## begin RECORD EXTRACTS

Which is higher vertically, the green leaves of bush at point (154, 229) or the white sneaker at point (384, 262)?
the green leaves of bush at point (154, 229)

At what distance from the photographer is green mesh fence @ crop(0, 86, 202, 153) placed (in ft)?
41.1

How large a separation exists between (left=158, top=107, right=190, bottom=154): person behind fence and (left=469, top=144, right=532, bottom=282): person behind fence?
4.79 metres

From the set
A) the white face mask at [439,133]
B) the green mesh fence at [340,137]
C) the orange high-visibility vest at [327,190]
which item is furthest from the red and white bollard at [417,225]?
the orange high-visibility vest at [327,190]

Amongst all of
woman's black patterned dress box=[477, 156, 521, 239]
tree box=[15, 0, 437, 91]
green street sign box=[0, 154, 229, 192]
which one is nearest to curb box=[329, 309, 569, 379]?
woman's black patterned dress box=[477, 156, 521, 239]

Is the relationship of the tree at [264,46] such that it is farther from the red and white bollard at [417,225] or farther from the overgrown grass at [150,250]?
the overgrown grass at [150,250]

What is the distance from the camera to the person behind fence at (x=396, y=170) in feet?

## end RECORD EXTRACTS

> **INSTRUCTIONS FOR THE TASK**
Extract every row above verbatim, keeping each one unchanged and leaving none out.

> **EXERCISE ANSWER**
Which is higher vertically, the green leaves of bush at point (154, 229) or the white sneaker at point (384, 262)?
the green leaves of bush at point (154, 229)

At what distance from the photographer is green mesh fence @ crop(0, 86, 202, 153) placed (in ft)?
41.1

How large a separation exists between (left=158, top=107, right=190, bottom=154): person behind fence and (left=469, top=144, right=532, bottom=282): person behind fence?
4.79 metres

From the set
A) the white face mask at [439,133]
B) the green mesh fence at [340,137]
C) the orange high-visibility vest at [327,190]
which item is furthest from the red and white bollard at [417,225]?
the orange high-visibility vest at [327,190]

Amongst all of
woman's black patterned dress box=[477, 156, 521, 239]
tree box=[15, 0, 437, 91]
green street sign box=[0, 154, 229, 192]
which one is nearest to curb box=[329, 309, 569, 379]?
woman's black patterned dress box=[477, 156, 521, 239]

Is the relationship of the tree at [264,46] such that it is farther from the red and white bollard at [417,225] or farther from the overgrown grass at [150,250]?
the overgrown grass at [150,250]

What is the distance from the camera to the person behind fence at (x=396, y=170) in feet?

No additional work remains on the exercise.